Concept – Hadoop concept is simple. In order to provide
scalable, reliable and flexible large capacity for storing and analyzing Big
Data, The job is split into number of small tasks and allotted to number of
hardware devices which run in parallel.
HDFS system does the splitting and distribution of small
information packets on hard disk storages on different machines ensuring sufficient
redundancy. Map-Reduce system works in two steps. Mapping of the information packets with job tracker is done in key-value format where the key indicates the locationand type
of information whereas value represents actual information. Mapping also
converts the key-value input list to
output list with some predefined criteria. Reduce part does the aggregation of
the results from output list to provide desired summary information as the final output.
As the information
from Big Data sources is collected continuously the information flow can be
properly termed in terms of volume of data (bandwidth) varying with time.
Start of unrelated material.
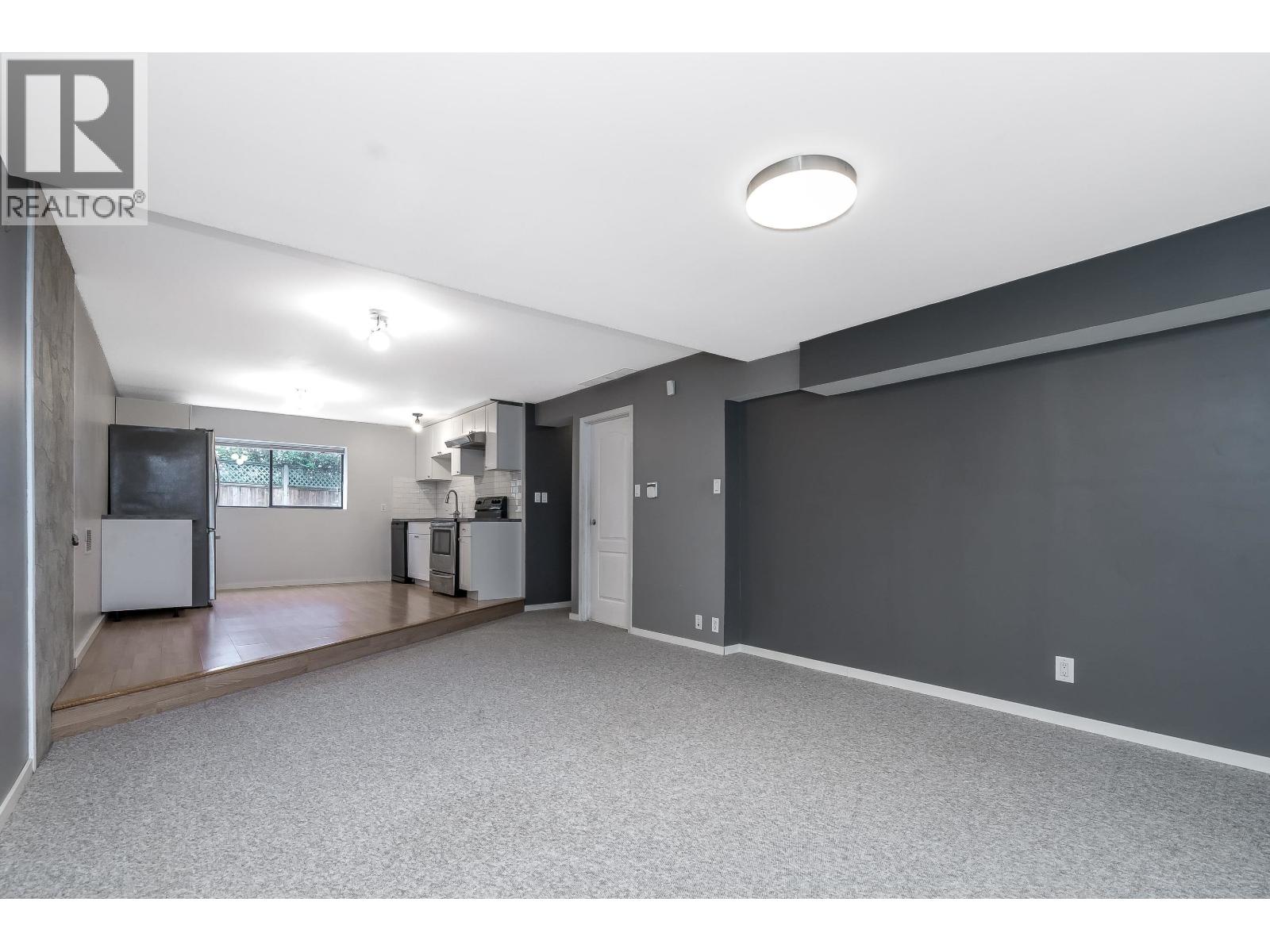 3924 VICTORIA PLACE, Port Coquitlam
In that sense, Hadoop manages
streaming data and the terms input list and output list could be interpreted as
input and output data streams.
Significance for India – Thus the Hadoop system is based on parallel
processing concept. Though it is employed for collection and processing of Big
Data by using large clusters of computers, we can use this concept for handling
large scale computational requirements for monitoring countrywide development projects and variety
of large scale complex environmental and social challenges.
India is planning for development of 100 smart cities. The administration
of such cities needs webbased central control
software to cater for infrastructural services, energy and ecosystem
monitoring, health, education and business requirements. Cloud computing with
Hadoop system would be essential for such projects.
As regards, Digital India objective, Hadoop provides many
avenues for progress in this direction. Major software companies in India like
Infosys, Wipro and TCS and call centers are using human resource in similar
fashion. These companies can improve their functioning to achieve scalability, redundancy and cost optimization
by using Hadoop methodology.
The workload of projects
can be split in tiny tasks and distributed to large number of small software companies
located in villages and small towns with sufficient replication to safeguard
the project execution timeline even if
some providers fail to deliver the desired quality output. As the workforce
would be scattered and not located in costly urban centres, the salary burden
can be greatly reduced.
Moreover, this will give a big boost to small software
companies in semi urban or rural area, which are struggling for their survival
through transient staff and paucity of good projects. Strengthening of distributed
small software companies will help in achieving the goal of digital India by
providing live project training facilities to educated but unemployed youth who
can’t leave their home due to agriculture or family requirements.
Hadoop relies on
distributed parallel processing of Big Data by using computers. We can use the
same concept for handling large scale projects of any type by splitting the
work in large number of small work packets and replacing computers with skilled but scattered
human workforce. Fortunately, the internet connectivity and popularity of
mobile and tab devices has provided necessary hardware support for integrating
such tasks.
Thus Hadoop system is not only for Big Data computing system for large projects but
can provide a new way of distributed sustainable development in India.